### DO THIS
Write out the listing below from the line containing "Out of the central" to its last line, unaltered, ends included.

### INPUT
───

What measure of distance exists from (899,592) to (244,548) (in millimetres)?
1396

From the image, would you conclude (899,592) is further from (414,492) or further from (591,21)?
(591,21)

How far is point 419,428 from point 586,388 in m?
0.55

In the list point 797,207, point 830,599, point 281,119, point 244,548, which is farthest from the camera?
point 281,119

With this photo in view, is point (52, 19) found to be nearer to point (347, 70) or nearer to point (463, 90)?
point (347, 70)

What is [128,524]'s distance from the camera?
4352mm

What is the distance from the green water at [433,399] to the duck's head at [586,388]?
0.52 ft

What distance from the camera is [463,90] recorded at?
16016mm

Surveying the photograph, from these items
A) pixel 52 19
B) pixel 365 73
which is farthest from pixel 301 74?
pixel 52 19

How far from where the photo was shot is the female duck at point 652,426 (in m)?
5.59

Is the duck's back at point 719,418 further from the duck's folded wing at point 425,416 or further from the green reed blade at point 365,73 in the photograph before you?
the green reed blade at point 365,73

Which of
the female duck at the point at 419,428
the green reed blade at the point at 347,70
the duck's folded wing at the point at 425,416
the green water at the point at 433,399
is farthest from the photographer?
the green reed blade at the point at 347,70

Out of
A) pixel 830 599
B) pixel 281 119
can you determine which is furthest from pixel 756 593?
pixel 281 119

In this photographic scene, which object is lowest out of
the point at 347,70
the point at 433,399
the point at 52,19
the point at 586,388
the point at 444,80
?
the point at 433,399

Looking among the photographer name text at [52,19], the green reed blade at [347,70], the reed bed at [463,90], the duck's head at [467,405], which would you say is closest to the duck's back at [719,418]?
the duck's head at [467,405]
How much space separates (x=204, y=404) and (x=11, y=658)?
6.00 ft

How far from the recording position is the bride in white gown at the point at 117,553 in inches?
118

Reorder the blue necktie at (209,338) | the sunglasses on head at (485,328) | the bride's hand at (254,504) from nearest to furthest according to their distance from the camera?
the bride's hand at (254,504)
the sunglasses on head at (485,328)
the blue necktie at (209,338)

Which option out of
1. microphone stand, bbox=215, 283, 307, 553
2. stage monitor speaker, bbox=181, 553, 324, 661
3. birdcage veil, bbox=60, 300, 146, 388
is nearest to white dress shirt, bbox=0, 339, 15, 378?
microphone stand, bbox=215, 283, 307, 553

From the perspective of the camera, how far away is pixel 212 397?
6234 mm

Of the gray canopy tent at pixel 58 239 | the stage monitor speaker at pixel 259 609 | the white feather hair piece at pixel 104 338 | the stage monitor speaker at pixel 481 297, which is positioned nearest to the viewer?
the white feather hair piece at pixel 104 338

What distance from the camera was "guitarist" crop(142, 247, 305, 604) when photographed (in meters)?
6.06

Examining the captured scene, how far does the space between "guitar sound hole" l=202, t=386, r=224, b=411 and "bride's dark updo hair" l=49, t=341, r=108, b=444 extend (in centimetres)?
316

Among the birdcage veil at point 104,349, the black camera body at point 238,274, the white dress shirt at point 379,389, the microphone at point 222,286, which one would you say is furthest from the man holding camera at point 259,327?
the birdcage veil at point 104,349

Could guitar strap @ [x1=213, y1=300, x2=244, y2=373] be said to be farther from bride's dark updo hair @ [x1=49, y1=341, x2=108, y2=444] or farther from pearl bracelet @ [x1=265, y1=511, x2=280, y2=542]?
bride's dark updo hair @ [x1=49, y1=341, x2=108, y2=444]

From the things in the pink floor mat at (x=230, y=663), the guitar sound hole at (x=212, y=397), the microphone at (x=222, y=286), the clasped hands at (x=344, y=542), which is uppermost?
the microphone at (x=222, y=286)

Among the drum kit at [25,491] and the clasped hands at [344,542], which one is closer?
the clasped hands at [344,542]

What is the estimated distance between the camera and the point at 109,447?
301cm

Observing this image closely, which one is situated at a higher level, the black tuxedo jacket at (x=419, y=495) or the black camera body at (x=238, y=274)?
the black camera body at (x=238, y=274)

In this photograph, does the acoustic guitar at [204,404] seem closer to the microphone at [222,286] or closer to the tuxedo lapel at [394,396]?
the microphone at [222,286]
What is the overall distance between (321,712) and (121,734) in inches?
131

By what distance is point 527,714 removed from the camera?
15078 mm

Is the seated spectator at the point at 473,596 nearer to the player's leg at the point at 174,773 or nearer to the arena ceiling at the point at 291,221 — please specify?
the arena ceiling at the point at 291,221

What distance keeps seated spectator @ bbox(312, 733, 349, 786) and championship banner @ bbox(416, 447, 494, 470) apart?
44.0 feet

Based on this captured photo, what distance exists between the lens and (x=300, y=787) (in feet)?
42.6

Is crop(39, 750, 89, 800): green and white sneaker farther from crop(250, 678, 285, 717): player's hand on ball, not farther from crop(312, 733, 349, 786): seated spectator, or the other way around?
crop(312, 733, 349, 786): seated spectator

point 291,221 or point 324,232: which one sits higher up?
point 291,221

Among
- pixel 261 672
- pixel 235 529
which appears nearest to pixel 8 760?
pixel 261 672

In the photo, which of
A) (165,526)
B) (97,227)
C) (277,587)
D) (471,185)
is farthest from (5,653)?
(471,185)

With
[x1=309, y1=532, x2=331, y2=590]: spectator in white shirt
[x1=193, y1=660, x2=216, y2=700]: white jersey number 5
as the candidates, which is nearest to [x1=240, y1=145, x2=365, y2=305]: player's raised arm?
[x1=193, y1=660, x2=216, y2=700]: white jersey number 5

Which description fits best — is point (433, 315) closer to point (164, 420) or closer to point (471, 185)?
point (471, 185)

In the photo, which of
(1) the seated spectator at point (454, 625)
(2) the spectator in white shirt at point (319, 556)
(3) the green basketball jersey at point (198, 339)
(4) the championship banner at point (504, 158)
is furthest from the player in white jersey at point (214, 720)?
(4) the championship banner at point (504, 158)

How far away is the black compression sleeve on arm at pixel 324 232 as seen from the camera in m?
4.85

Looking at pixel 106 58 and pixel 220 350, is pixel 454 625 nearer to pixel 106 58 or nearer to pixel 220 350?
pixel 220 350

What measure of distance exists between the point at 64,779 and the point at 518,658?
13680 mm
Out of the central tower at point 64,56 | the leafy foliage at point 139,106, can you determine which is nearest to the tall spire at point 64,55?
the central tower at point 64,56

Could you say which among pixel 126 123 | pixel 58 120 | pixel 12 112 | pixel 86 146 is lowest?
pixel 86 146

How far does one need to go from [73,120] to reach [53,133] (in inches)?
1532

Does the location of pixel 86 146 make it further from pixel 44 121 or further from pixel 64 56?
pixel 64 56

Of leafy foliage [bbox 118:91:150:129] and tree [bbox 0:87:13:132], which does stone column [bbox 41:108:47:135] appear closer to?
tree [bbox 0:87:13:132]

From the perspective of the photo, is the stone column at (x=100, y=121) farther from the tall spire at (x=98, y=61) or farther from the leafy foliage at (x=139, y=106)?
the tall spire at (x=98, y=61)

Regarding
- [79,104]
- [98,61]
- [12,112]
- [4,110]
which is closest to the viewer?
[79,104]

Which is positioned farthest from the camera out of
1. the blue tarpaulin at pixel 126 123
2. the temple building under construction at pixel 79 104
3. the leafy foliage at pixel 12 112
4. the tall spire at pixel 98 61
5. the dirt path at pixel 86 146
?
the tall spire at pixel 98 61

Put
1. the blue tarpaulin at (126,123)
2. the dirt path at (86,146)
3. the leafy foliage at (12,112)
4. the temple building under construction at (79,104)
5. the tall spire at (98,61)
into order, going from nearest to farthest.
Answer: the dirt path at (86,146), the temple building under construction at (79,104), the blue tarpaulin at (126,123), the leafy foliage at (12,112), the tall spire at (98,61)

───

### EXERCISE RESPONSE
Out of the central tower at point 64,56 | the leafy foliage at point 139,106, can you determine which is nearest to the tall spire at point 64,55?
the central tower at point 64,56

Could you say which among pixel 126 123 | pixel 58 120 | pixel 12 112 | pixel 86 146 is lowest?
pixel 86 146

How far does one need to go from [73,120] to reach [53,133] (in inches)?
1532

Does the location of pixel 86 146 make it further from pixel 44 121 or further from pixel 64 56?
pixel 64 56

Of leafy foliage [bbox 118:91:150:129] and tree [bbox 0:87:13:132], which does stone column [bbox 41:108:47:135] appear closer to?
tree [bbox 0:87:13:132]

From the perspective of the photo, is the stone column at (x=100, y=121) farther from the tall spire at (x=98, y=61) or farther from the leafy foliage at (x=139, y=106)?
the tall spire at (x=98, y=61)

Regarding
- [79,104]
- [98,61]
- [12,112]
- [4,110]
which is closest to the viewer?
[79,104]

Which is positioned farthest from the camera out of
1. the blue tarpaulin at pixel 126 123
2. the temple building under construction at pixel 79 104
3. the leafy foliage at pixel 12 112
4. the tall spire at pixel 98 61
5. the dirt path at pixel 86 146
?
the tall spire at pixel 98 61

Put
1. the blue tarpaulin at (126,123)
2. the dirt path at (86,146)
3. the leafy foliage at (12,112)
4. the temple building under construction at (79,104)
5. the tall spire at (98,61)
into order, going from nearest to farthest.
Answer: the dirt path at (86,146), the temple building under construction at (79,104), the blue tarpaulin at (126,123), the leafy foliage at (12,112), the tall spire at (98,61)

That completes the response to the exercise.